» **Entri Hasil Ekstraksi**
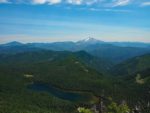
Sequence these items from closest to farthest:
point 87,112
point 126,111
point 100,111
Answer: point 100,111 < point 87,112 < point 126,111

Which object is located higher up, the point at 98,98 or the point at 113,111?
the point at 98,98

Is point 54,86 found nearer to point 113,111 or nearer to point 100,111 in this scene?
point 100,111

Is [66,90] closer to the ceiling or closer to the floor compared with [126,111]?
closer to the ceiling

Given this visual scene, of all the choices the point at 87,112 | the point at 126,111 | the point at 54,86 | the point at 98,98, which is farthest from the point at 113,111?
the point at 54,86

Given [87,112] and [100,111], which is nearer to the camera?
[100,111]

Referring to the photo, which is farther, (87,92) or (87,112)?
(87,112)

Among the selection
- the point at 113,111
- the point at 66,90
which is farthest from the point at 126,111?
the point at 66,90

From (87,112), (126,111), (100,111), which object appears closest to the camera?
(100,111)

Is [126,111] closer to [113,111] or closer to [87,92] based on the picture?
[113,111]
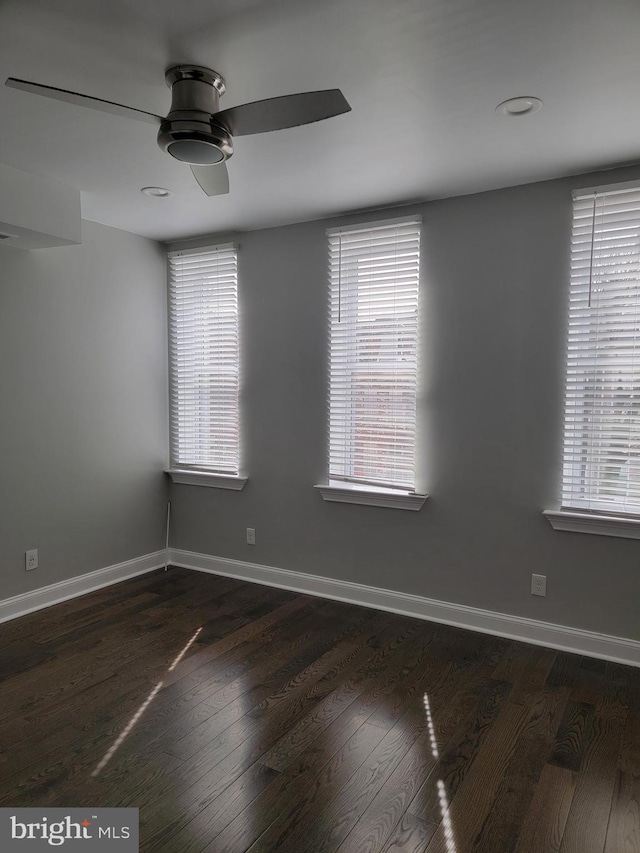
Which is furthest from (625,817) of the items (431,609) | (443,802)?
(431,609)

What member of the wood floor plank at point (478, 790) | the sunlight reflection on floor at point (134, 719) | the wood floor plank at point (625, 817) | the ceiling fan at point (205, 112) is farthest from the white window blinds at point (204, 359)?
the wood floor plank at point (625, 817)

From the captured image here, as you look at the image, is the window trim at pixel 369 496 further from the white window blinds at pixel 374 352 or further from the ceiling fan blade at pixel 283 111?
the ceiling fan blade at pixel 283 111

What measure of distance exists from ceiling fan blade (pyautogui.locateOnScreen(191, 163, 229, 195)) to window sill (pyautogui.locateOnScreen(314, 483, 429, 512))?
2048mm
==
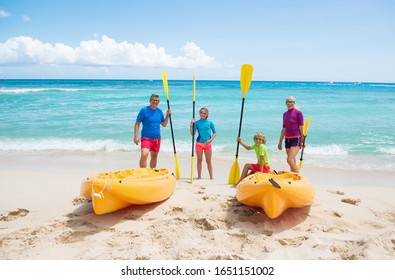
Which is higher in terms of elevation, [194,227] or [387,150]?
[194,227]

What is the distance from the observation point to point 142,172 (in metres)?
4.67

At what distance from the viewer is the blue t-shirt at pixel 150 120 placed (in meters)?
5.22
==
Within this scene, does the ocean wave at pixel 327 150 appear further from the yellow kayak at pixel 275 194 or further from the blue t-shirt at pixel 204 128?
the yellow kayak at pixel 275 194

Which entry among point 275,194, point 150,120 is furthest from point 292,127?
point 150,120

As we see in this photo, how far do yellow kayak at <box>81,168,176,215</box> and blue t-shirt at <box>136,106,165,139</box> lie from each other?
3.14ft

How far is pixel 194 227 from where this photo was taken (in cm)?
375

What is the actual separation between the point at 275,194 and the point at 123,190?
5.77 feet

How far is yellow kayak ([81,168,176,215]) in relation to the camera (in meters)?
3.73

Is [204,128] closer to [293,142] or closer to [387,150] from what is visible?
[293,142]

» **Tugas Anda**
Pilih semua baris dalam daftar di atas yang memuat kata "closest".

» **Hasil Tugas**
Sequence these items from closest to farthest:
From (87,112), (126,111), (100,111), which object appears closest to the camera?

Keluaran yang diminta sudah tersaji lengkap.